*YOUR OBJECTIVE*
Sort through the entries below and pull out lines containing the word "neck".

*** DATA SUPPLIED

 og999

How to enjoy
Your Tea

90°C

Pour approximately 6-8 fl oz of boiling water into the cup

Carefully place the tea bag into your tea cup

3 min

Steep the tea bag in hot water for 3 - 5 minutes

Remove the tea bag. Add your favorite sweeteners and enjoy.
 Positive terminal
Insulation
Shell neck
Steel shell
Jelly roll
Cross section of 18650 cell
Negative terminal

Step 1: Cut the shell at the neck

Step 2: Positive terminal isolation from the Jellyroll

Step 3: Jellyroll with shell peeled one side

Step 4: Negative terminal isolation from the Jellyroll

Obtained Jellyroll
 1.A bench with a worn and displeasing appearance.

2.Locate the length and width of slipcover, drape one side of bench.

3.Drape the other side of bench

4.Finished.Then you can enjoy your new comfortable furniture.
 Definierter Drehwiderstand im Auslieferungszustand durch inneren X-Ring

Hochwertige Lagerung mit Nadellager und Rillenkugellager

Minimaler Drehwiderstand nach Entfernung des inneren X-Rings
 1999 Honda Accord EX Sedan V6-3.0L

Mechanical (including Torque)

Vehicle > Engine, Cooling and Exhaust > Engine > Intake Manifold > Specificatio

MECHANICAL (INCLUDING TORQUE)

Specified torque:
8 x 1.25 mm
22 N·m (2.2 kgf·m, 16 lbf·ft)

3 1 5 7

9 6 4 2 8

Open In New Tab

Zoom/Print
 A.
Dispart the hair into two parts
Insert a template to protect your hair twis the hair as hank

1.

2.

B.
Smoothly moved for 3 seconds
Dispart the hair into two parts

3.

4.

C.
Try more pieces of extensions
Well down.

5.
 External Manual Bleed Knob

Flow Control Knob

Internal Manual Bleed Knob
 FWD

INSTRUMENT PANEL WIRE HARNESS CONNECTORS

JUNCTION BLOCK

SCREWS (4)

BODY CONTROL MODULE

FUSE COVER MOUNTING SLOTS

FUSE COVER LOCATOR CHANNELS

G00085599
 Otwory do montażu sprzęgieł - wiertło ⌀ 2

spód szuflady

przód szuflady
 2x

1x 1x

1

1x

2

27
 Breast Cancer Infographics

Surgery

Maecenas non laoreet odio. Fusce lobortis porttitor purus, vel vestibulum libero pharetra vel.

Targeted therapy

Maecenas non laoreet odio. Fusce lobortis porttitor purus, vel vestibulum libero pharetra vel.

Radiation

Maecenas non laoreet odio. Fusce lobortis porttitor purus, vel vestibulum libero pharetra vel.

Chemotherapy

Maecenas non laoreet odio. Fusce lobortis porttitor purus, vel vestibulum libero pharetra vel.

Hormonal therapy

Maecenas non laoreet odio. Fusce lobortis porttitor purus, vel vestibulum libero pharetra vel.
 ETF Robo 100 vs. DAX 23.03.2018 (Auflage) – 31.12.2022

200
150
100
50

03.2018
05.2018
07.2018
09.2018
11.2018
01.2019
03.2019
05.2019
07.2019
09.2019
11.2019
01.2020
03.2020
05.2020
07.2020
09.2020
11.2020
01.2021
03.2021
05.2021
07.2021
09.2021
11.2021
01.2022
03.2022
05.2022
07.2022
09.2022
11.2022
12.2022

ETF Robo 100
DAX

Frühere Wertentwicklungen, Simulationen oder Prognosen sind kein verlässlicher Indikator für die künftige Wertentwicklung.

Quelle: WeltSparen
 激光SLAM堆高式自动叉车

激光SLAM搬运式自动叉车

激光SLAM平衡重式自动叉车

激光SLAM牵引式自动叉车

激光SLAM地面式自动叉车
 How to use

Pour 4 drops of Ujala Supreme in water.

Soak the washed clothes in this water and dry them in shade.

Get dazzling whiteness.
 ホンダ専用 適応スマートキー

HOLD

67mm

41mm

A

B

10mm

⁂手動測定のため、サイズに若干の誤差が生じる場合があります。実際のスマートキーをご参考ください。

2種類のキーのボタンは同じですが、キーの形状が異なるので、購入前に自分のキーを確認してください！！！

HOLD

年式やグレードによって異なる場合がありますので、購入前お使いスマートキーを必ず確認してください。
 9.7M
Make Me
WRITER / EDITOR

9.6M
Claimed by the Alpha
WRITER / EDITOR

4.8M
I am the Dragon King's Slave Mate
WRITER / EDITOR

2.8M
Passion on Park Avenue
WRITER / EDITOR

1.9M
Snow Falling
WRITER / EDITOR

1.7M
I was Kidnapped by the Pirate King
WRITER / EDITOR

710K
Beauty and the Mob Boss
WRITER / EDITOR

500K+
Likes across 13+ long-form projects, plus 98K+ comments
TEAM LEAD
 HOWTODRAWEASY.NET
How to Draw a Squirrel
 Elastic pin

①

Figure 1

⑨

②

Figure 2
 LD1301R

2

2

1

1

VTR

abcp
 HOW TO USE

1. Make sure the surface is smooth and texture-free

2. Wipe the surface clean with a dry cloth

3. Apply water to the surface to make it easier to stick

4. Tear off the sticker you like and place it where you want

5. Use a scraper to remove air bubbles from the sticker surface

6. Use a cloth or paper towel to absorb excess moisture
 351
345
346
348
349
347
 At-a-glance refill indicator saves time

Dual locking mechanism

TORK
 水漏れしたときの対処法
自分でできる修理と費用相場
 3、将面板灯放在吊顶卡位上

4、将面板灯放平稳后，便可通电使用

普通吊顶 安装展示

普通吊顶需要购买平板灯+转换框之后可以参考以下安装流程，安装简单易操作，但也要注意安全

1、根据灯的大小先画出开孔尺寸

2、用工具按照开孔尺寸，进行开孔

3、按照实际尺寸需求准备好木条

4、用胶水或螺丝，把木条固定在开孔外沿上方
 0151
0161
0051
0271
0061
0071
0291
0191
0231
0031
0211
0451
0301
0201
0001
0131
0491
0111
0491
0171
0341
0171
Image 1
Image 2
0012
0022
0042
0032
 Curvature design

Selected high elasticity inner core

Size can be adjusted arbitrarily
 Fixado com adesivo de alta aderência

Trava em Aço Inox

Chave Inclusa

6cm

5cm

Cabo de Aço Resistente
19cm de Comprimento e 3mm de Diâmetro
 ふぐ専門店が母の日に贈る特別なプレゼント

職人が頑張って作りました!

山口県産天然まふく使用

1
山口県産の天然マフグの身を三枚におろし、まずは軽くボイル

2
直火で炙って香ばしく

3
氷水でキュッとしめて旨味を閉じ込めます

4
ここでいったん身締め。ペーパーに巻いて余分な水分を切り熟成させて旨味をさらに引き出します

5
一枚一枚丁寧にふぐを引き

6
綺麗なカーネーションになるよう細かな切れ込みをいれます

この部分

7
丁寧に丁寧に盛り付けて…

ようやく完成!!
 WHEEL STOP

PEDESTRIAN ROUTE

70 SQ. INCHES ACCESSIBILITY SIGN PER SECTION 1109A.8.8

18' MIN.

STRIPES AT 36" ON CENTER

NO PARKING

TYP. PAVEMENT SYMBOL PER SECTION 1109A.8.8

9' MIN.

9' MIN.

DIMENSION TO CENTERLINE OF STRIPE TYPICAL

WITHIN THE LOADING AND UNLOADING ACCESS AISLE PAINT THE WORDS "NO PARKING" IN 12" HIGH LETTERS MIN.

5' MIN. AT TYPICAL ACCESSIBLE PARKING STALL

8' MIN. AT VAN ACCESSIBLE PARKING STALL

******

*RESPONSE TO THE TASK*
Shell neck
Step 1: Cut the shell at the neck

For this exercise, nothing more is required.